* Problem a: According to the press release below, what percentage of the Company's outstanding common stock do the Committee's members beneficially own?

* Supplied text:
---+---
Item 1:  On April 14, 2009, the Cavalier Homes Committee for Change issued the following press release:
 
FOR IMMEDIATE RELEASE

THE CAVALIER HOMES COMMITTEE FOR CHANGE SENDS OPEN LETTER TO STOCKHOLDERS

Urges Stockholders to Vote FOR the Committee’s Nominees on the GOLD Proxy Card

FORT WORTH, TEXAS, April 14, 2009 – The members of the Cavalier Homes Committee for Change (the “Committee”) announced today that it has sent a letter to the stockholders of Cavalier Homes, Inc. (the “Company”) (NYSE Alternext US: CAV) urging stockholders to elect its three highly qualified and experienced director nominees, Michael R. O'Connor, Kenneth E. Shipley and Curtis D. Hodgson, at the Company's 2009 annual meeting of stockholders on May 19, 2009.  The members of the Committee beneficially own an aggregate of 1,694,892 shares of common stock of the Company, representing approximately 9.6% of the outstanding shares of the Company’s common stock.

The full text of the letter follows:
 
April 14, 2009
 
IT IS TIME FOR A CHANGE AT CAVALIER!
 
Dear Fellow Stockholders:
 
We are seeking your support on our GOLD proxy card to elect our three highly qualified, independent director nominees at Cavalier's Annual Meeting of Stockholders, scheduled to be held on May 19, 2009.  The members of the Cavalier Homes Committee for Change are the beneficial owners of an aggregate of 1,694,892 shares of common stock of Cavalier Homes, Inc. (“Cavalier” or the “Company”), representing approximately 9.6% of the Company’s outstanding shares of common stock.   As significant stockholders, our interests are aligned with yours – to maximize the value of our shares.  Our nominees are committed to bringing much needed improvement to the bottom line and restoring profitability to the Company.
---+---
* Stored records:

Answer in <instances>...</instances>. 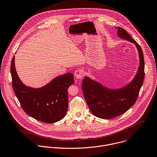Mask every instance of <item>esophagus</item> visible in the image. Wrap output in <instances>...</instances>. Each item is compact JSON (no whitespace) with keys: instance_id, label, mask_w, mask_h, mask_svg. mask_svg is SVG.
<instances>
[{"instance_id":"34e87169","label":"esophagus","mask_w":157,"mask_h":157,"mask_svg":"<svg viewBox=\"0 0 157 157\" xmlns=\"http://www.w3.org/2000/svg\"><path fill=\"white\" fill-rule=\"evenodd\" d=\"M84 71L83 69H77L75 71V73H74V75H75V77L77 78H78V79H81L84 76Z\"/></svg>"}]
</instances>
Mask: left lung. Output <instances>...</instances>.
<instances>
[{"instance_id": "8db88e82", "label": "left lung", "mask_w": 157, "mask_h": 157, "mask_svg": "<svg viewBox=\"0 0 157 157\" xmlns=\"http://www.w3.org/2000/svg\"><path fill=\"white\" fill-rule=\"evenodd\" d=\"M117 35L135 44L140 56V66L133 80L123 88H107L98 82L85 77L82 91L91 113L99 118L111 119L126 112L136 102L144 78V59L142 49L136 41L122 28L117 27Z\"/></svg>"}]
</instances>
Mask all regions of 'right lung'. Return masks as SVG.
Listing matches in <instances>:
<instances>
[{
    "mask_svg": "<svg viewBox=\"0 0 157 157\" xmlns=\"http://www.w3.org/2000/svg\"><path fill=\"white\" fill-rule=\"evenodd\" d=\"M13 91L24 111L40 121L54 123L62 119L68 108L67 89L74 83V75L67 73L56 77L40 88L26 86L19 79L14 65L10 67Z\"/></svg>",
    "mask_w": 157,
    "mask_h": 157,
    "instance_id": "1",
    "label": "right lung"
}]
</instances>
---+---
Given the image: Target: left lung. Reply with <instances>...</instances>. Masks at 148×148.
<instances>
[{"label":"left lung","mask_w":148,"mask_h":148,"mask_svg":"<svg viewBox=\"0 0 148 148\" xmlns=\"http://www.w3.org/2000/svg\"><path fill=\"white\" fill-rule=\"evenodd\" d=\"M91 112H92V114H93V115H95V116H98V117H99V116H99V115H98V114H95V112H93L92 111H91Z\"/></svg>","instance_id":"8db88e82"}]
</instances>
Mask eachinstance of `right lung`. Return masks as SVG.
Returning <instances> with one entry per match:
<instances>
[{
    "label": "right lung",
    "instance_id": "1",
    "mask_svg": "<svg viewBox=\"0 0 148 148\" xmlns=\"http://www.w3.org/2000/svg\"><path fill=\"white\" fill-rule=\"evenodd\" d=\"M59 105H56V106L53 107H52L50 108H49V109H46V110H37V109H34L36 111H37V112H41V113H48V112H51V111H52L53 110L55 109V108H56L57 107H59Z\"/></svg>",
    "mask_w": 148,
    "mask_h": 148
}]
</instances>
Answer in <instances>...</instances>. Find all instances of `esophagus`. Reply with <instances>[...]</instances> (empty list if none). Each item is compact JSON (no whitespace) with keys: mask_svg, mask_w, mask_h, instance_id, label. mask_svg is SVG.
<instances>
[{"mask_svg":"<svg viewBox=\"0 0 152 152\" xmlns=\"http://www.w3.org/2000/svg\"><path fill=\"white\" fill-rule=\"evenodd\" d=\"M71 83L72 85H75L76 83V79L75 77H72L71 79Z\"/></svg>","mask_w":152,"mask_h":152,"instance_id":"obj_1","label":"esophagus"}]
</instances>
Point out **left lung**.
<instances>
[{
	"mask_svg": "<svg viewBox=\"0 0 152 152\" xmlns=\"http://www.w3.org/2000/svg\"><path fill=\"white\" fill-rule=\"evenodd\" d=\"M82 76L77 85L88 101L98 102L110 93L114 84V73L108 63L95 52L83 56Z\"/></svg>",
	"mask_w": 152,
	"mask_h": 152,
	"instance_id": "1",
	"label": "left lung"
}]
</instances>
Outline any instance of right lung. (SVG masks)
---+---
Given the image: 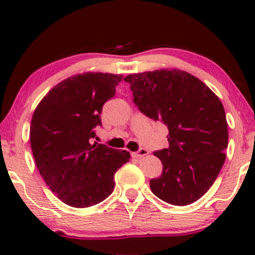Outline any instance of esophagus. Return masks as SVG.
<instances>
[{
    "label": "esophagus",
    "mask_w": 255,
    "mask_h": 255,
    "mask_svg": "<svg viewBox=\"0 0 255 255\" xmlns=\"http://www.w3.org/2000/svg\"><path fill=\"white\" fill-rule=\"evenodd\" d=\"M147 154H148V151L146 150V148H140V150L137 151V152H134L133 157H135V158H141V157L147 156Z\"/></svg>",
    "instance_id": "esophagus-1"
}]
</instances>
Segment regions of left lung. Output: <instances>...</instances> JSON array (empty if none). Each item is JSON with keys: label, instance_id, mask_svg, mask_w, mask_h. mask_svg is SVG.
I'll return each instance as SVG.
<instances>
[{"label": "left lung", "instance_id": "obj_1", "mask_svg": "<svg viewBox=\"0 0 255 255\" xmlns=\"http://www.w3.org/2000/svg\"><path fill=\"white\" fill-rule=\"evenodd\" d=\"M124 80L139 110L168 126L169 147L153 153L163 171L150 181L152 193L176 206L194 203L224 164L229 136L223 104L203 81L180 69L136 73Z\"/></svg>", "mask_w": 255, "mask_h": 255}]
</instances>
---+---
* Problem b: Collect every line of the entries above that contains the word "regions".

* Task output a: Approximately 9.6%.

* Task output b:
Mask all regions of 'right lung'. Return masks as SVG.
Segment regions of left lung. Output: <instances>...</instances> JSON array (empty if none). Each item is JSON with keys: label, instance_id, mask_svg, mask_w, mask_h. mask_svg is SVG.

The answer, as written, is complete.